Afghan hopes to eradicate poppy crops
Afghan President Hamid Karzai said today that if current trends continue, his war-battered country hopes to eradicate opium poppy cultivation in five to ten years.
Karzai, who is in France for his first official visit as president, said poppy cultivation in Afghanistan emerged out of the despair of its impoverished population years ago. But recent successes in fighting the crop have left him optimistic.
“If we continue the same trend ... we hope that Afghanistan will free itself of poppies in five to ten years,” he said in a speech at the French Institute of International Relations, a Paris think tank.
“I would rather go closer to 10 years,” he cautioned. “It would not be a realistic thing to say we will be getting rid of poppies in five years.”
Karzai said one of the dangers of poppy cultivation was that much of the money that it generates goes to mafia groups – and often finds its way into the hands of terrorists.
“The poppy cultivators would not receive the real money,” said Karzai, who has declared a war on drugs amid concern Afghanistan is in danger of becoming a narco-state.
In an interview in French daily Le Figaro, Karzai said poppy production has fallen 1% this year and continues to decline. The United Nations estimates that Afghaistan still produces about 87% of the world supply of opium and its derivative, heroin.
Afghanistan’s prominent interior minister, Ahmad Ali Jalali, announced his resignation last month after struggling to combat the drug trade.
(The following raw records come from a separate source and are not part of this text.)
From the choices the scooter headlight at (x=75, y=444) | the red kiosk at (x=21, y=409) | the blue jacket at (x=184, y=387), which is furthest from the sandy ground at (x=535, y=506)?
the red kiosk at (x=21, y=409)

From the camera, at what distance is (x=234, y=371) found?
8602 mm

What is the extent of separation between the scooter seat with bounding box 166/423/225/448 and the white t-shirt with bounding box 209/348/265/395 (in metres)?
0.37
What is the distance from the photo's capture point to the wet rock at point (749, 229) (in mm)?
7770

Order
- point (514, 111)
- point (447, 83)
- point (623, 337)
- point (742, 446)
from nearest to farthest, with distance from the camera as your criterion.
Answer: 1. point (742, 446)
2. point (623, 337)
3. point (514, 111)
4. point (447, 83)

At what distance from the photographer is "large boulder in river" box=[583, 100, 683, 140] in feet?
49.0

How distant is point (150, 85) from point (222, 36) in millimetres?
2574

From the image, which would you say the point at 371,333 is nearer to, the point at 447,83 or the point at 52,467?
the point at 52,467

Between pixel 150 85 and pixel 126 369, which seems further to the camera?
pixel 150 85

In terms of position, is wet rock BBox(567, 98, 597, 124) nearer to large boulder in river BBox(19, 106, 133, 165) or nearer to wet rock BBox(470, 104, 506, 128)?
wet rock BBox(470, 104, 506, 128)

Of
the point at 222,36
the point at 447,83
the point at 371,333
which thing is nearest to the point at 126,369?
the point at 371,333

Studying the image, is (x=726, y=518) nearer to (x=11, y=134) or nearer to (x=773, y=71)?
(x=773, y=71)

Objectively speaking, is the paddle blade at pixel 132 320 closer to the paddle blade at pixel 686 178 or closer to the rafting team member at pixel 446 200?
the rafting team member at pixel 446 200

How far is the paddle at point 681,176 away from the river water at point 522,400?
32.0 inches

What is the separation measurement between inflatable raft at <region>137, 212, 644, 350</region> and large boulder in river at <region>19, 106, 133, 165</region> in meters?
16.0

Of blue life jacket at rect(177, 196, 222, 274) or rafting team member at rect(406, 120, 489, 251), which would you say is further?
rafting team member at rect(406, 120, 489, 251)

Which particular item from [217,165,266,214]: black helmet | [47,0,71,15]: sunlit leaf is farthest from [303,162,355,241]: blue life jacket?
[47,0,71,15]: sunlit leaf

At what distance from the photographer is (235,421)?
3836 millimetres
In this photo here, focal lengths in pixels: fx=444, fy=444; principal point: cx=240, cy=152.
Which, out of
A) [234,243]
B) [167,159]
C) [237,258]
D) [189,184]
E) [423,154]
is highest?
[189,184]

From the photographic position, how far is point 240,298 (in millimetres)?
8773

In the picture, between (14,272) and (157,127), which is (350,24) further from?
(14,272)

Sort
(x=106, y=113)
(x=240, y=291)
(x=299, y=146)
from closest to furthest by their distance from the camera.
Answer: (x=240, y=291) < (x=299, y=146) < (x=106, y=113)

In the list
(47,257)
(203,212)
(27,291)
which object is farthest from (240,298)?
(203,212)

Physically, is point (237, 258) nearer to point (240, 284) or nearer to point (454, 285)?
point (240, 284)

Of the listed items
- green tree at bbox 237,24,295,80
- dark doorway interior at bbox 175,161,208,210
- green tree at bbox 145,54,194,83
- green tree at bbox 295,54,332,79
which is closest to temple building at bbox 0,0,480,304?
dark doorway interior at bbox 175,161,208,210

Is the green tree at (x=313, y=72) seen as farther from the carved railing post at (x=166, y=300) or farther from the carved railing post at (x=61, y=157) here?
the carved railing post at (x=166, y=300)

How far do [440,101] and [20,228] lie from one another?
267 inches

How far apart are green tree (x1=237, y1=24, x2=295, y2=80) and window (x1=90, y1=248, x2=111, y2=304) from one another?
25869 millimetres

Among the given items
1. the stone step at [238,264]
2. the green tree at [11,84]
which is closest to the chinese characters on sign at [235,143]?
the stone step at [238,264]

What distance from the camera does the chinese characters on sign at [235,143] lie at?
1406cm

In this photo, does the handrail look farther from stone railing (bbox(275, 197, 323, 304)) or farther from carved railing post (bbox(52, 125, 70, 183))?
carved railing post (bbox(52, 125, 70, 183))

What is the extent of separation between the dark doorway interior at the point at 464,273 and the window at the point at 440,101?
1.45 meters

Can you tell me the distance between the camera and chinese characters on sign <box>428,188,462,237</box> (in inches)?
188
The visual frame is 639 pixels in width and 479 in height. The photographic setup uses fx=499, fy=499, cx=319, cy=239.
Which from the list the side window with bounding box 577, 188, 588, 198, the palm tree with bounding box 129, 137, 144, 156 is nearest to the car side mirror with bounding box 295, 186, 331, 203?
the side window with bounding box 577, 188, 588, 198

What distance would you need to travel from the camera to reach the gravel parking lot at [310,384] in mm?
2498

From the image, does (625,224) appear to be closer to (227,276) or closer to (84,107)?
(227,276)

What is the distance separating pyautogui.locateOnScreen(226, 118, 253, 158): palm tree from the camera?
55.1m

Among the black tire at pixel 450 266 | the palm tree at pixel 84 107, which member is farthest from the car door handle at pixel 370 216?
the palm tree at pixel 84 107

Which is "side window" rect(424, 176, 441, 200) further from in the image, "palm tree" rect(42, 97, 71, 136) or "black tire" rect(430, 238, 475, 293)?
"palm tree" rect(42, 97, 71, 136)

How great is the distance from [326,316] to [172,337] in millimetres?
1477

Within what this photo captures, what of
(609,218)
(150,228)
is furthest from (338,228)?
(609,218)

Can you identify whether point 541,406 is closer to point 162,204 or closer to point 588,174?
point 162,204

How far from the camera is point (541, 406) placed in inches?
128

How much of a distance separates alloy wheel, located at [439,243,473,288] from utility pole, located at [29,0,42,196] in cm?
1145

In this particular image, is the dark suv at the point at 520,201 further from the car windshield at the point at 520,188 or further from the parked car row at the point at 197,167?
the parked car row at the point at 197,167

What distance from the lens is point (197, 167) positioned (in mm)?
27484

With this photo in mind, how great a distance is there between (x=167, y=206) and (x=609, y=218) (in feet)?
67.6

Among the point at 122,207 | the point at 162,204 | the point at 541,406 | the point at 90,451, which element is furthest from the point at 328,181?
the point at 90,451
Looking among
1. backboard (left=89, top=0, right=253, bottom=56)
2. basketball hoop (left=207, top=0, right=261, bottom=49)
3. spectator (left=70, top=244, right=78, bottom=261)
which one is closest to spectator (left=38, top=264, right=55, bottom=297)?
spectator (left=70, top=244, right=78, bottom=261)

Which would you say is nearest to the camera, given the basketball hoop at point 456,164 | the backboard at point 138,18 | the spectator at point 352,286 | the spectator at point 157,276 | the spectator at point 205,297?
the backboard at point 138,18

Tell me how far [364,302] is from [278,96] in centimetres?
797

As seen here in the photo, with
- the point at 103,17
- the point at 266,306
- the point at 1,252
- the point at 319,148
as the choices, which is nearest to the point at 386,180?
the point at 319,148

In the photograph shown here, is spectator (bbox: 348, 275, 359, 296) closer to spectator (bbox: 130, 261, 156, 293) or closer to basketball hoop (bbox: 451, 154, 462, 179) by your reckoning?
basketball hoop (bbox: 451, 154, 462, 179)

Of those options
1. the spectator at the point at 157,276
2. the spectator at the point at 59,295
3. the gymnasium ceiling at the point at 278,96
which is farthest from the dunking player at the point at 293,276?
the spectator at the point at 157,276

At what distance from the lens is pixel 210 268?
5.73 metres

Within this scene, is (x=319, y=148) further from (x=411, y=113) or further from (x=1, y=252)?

Critics have said Karzai’s commitment to fighting drug trafficking is limited by reticence to challenge regional warlords.
During the speech, Karzai said the September 18 parliamentary elections in Afghanistan had “laid the foundations for the Afghan state,” but “the real work is beginning now.” Final official results are expected later this month.
Since he took power after the US-led coalition eposed the former Taliban regime in 2003, Afghanistan has seen improvement in education, vaccination programs, media freedom and representation of women in government, Karzai said.
“I must caution ... that all is not rosy,” he said, citing a need to improve power generation, tax collection, the civil service and police forces, among other things.
Speaking later to lawmakers, Karzai expressed support for the idea of putting the UN peacekeeping and US-led military operations in Afghanistan under a single command.
“It’s obvious that a single command will help more in the fight against terrorism,” he said. A day earlier, French Defence Minister Michele Alliot-Marie had told Karzai that France wanted to keep the operations separate, her office said.
The Afghan leader met with President Jacques Chirac and other top French officials on Monday, expressing thanks for France’s military and advisory roles in Afghanistan’s as the country emerges from years of war. Karzai also met Foreign Minister Philippe Douste-Blazy today.